„Für euch ist es Geschichte, für mich war es Schicksal“

Marion Koppel floh 1939 vor den Nationalsozialisten nach England. Nach 75 Jahren besuchte sie wieder ihre alte Schule.

Krefeld. Zum ersten Mal seit 75 Jahren betritt Marion Koppel wieder ihre alte Schule. „Ich kann mich noch gut an alles erinnern“, sagt die 89-Jährige. Marion Koppel ist Jüdin. Im Juli 1939 flüchtete ihre Familie nach England. Am Donnerstagvormittag besuchte die zierliche alte Dame das Ricarda-Huch-Gymnasium.

Im Gepäck hat sie Geschichtsunterricht aus erster Hand. „Für euch ist es Geschichte, für mich war es Schicksal“, sagt Marion Koppel. Atemlos lauschen die 23 Schülerinnen und Schüler der Stufe 10 den Erinnerungen der Zeitzeugin, zu der sie eine ganz besondere Verbindung haben.

Marion Koppels Name steht als einer von 50 Namen auf dem Holocaust-Denkmal im Foyer ihrer Schule. Es erinnert an die jüdischen Mädchen, die während des Nazi-Regimes die Schule verlassen mussten. Auch um sich dieses Denkmal anzuschauen, ist Marion Koppel aus England angereist.

Für einen heiteren Moment in dieser eher ernsten Stunde sorgt Schulleiter Udo Rademacher. Er überrascht Marion Koppel mit ihren alten Zeugnissen aus dem Archiv. „Deutsch war mein bestes Fach, Mathe mochte ich nicht so sehr“, gesteht sie schmunzelnd.

Geduldig beantwortet Marion Koppel die Fragen der Schüler. Bereits im Herbst 1937 nahm sie ihr Vater von der Schule. „Das war der richtige Zeitpunkt. Danach spitzte sich die Situation zu.“

Die Firma ihres Vater importierte Öle und Fette für die Seifenherstellung.

Nach der Reichspogromnacht 1938 wurde Hugo Koppel verhaftet und für vier Wochen in Dachau interniert. „Man ließ ihn frei, um die ‚Arisierung’ seiner Firma abzuwickeln. Er hat nie über die Zeit gesprochen, aber danach war klar, dass wir das Land verlassen müssen.“

Über einen Geschäftsfreund bekam der Vater Arbeit in einer Margarinefabrik in der Industriestadt Slough. Natürlich war es schwer, Deutschland zu verlassen. „Pro Kopf durften wir nur zehn Mark mitnehmen und meine Eltern sprachen kein Englisch“, erzählt Marion Koppel.
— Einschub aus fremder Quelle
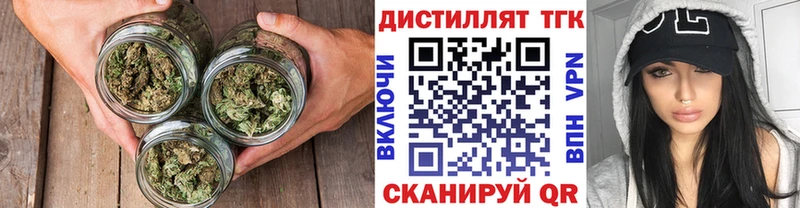 сколько стоит Городище blacksprut ССЫЛКА ТГК концентрат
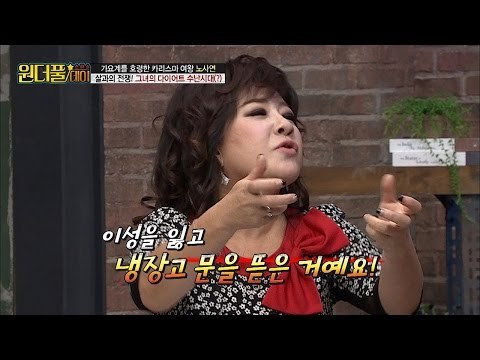 노사연, 단식원에서 폭동을 일으키다! [스타쇼 원더풀데이] 4회 20161025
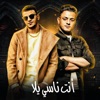 انت ناسي يلا (feat. حوده بندق & تيتو بندق) - Single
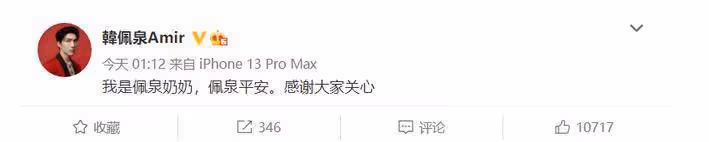 韓佩泉直播跳窗畫面公開,警方成功解救,奶奶發聲已平安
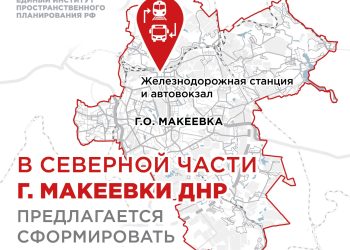 В Макеевке планируют создать единый транспортно-пересадочный узел
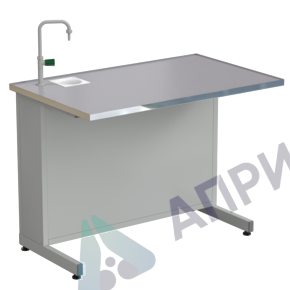 Стол демонстрационный с подводом воды 1212х750х900, раб. поверхность - МОНОЛИТНЫЙ КЕРАМОГРАНИТ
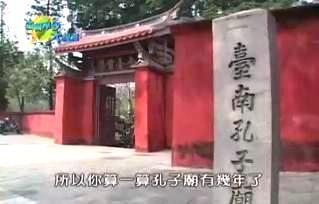 福爾摩沙大搜查：台南孔廟和台南窄門咖啡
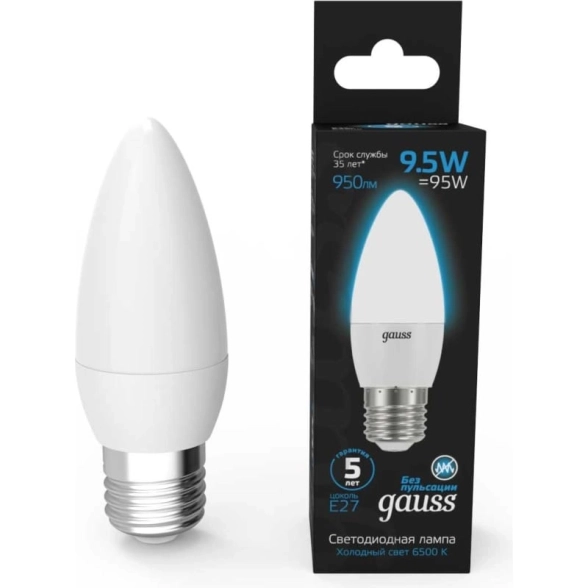 Лампа Gauss LED 9.5W 950lm E27 6500K свеча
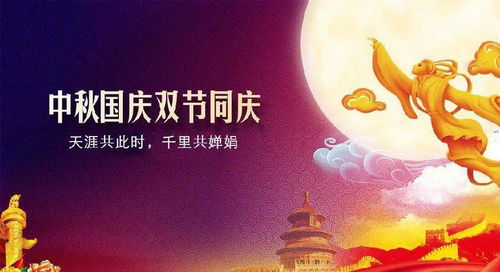 中秋月圆夜，与朋友共赏免费短剧，感受团圆之乐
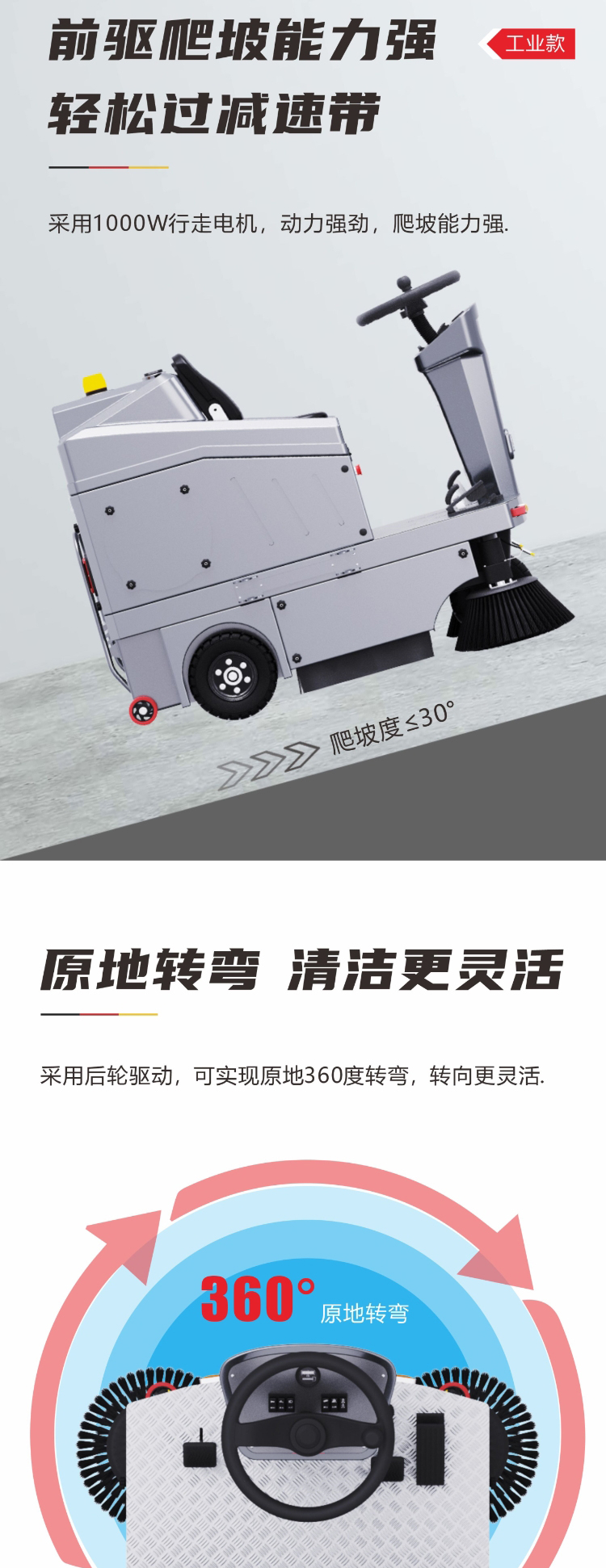 Electric Driving Sweeper ST1300 for Sterll Community Property, Sweeping, Vacuum, Sprinkler, and Dust Reduction Vehicle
Dennoch hatte die damals 15-Jährige Glück im Vergleich mit den „Kindertransporten“ nach England. „Diese Kinder sahen ihre Eltern nie wieder. Ich war wenigstens nicht allein.“

In der Schule waren alle immer nett zu ihr. „Ich durfte sogar ein Gedicht in der Aula vortragen“, berichtet Marion Koppel über ihre Schulzeit als Jüdin. „Aber ich durfte nicht ins Schwimmbad, Theater oder Kino. Und der Vater meiner besten Freundin verbot den Umgang mit mir.“

Bedrückende Stille herrscht, als Marion Koppel von ihrer Großmutter berichtet, die als 84-Jährige erst nach Theresienstadt deportiert und später in Treblinka ermordet wurde.

Wenn Marion Koppel heute ihre Verwandten in Krefeld besucht, fühlt sie sich ganz wie eine britische Touristin. Und wenn sie in einem Café Leute ihres Alters sieht, fragt sie sich oft: „Wie war eure Einstellung damals?“ Der Gedanke, wieder in Deutschland zu leben, ist ihr nie gekommen.